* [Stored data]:
::::::::

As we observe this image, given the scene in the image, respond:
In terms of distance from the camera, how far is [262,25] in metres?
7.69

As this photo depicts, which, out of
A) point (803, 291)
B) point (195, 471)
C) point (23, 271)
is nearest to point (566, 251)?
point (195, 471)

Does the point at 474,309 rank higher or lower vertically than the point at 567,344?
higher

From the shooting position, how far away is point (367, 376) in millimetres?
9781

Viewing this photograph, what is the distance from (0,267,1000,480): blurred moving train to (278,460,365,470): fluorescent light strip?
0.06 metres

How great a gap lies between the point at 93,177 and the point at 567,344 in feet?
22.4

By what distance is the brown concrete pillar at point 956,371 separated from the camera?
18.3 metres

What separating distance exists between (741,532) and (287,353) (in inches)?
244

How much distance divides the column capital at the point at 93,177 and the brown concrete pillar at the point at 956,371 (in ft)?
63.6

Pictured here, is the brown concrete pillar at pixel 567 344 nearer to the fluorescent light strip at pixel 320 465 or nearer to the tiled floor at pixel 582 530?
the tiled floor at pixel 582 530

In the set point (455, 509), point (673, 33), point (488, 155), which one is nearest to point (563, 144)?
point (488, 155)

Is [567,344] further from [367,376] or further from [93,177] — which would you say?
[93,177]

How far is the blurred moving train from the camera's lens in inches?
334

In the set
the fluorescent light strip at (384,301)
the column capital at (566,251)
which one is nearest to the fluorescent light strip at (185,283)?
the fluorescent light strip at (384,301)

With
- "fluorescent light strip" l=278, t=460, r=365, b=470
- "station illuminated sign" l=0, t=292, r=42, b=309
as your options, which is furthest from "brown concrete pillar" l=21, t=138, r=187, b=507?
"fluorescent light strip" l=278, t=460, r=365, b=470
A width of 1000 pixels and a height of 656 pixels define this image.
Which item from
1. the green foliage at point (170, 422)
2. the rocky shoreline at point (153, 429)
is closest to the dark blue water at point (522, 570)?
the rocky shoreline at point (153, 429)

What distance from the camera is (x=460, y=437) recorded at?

::::::::

* [The request]: Copy the records from the start through the line containing "0.06 metres", replacing "millimetres" with "mm" and leaving everything else unchanged.

* [Result]:
As we observe this image, given the scene in the image, respond:
In terms of distance from the camera, how far is [262,25] in metres?
7.69

As this photo depicts, which, out of
A) point (803, 291)
B) point (195, 471)
C) point (23, 271)
is nearest to point (566, 251)?
point (195, 471)

Does the point at 474,309 rank higher or lower vertically than the point at 567,344?
higher

From the shooting position, how far away is point (367, 376) in mm?
9781

Viewing this photograph, what is the distance from (0,267,1000,480): blurred moving train to (278,460,365,470): fluorescent light strip?
0.06 metres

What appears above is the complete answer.